To avoid expensive rows international contracts need well drafted dispute resolution clauses. Here are some wise steps to take if arbitration is one option you want to try

I recently moved to Singapore and almost immediately found myself involved in an international arbitration hearing. After one very long day I jumped in a taxi and to my surprise the taxi driver asked me: “Which way do you want to go?” This is not something that a taxi driver had ever asked me in the UK, so I simply replied: “Whichever way is the quickest!”

It got me thinking about international contracting. Parties often get into difficulties because what one party considers “normal” practice in one jurisdiction can actually be very different in another. Often the only common consensus is that the parties want their dispute resolved as quickly as possible.

Unfortunately the dispute resolution clauses (which are almost always found at the end of any contract) do not always get the time or attention that they deserve before the contract is signed. This can lead to an unnecessarily slow, complicated and expensive dispute process.

If you are intending to include international arbitration as one of the options for dispute resolution, here are some steps you could follow:

1. Consider all of the parties and whether you will be able to enforce an arbitration award and recover monies if matters go wrong. Ask yourself:

i) Is the owner/employer good for the money or do they have assets?

ii) Is the owner/employer a state entity? This could make bringing claims and enforcement very difficult, particularly if you want to continue working in that country.

Is the arbitration agreement valid under national laws and treaties? The arbitration agreement usually needs to be in writing but under the revised Model Law 2006 it can be oral and this could be a risk, so make sure the contract specifies the desired procedure.

Check local law issues; check on relevant corporate law (for example, in Turkey special powers of attorney are required). Can the local government department actually submit to arbitration?

Best practice is to ensure you have a valid arbitration agreement when you contract.

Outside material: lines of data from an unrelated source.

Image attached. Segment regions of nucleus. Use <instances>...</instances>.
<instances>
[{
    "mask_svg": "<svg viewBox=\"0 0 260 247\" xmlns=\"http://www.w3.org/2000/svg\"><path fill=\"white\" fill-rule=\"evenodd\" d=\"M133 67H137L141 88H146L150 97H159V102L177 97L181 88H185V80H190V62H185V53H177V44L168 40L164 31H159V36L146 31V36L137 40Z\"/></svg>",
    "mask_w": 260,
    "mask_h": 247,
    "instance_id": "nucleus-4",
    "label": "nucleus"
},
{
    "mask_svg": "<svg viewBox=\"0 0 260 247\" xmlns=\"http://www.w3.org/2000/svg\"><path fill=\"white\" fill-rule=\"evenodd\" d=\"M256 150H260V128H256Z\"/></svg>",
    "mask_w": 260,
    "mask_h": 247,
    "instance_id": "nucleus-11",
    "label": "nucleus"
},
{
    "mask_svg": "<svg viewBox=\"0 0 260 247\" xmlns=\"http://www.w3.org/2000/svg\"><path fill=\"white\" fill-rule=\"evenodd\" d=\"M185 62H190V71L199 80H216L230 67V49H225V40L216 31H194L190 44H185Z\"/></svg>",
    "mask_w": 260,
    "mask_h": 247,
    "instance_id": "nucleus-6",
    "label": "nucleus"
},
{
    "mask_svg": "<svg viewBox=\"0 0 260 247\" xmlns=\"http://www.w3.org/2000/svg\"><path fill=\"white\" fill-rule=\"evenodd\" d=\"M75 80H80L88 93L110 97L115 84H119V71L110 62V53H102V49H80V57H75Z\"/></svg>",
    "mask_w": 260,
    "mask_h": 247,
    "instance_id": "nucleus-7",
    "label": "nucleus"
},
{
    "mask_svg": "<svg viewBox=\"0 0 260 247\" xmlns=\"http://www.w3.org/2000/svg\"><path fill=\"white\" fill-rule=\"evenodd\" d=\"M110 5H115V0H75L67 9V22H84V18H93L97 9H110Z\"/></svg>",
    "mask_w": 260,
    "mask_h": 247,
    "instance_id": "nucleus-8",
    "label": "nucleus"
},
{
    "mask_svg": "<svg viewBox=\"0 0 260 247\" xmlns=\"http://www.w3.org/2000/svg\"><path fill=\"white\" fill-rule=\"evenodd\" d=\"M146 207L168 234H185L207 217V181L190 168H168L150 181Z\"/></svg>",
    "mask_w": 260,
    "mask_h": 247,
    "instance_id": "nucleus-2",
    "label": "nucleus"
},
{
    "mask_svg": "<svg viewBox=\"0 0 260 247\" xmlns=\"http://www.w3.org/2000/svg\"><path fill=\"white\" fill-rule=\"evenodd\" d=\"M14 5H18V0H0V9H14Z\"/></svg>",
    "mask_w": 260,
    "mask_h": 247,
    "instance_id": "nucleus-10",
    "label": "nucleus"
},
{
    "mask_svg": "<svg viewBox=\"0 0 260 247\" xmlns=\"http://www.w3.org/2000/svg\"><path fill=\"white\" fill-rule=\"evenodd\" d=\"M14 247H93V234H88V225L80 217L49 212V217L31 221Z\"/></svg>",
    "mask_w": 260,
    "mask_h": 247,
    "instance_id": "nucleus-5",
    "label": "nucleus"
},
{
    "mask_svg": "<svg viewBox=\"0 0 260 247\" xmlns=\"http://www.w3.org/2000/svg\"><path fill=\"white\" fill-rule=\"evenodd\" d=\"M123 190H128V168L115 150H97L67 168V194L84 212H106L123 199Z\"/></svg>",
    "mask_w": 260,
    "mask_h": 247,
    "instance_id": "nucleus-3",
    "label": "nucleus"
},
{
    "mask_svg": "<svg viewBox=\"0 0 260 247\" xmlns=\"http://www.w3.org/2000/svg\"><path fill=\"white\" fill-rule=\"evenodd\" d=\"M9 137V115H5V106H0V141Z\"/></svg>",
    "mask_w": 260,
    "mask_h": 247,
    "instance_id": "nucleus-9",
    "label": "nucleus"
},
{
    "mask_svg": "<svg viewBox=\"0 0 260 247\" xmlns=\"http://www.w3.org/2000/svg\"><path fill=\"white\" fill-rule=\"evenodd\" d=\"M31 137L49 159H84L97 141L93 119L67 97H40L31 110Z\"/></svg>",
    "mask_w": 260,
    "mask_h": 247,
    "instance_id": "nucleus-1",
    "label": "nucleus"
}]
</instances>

2. Where is the seat of the arbitration? This is much more important than people often realise, because it determines: procedural rules and rules of evidence; privilege; safety (of the people involved in and conducting the dispute); legal infrastructure (do you have a good choice of arbitrators, lawyers and suitable venues?); appeals; and court interference.

3. Consider other contract dispute resolution structures. Often there are tiered dispute resolution procedures, but standard timetables can make the overall process too slow.
Best practice is to reduce the number of tiers and/or reduce the timescales.

4. Consider which procedural rules and appointing bodies to use. Administered arbitration makes dealing with the administration easier, but
can be expensive and slow.

Non-administered arbitration (UNCITRAL or ad hoc arbitration) can be cheaper and faster.

5. Think carefully about the application of the law and the language of the arbitration.

Major differences in the application of the law include the approach to good faith, penalties, interest and notices.

It is also important to select the language of arbitration at the outset, otherwise this could result in protracted arguments at the start of any dispute.

Take note of the above when drafting and you can “relax la” (as they would say here in Singapore) knowing that your procedures are in place so that you can get to your desired conclusion in the quickest way possible.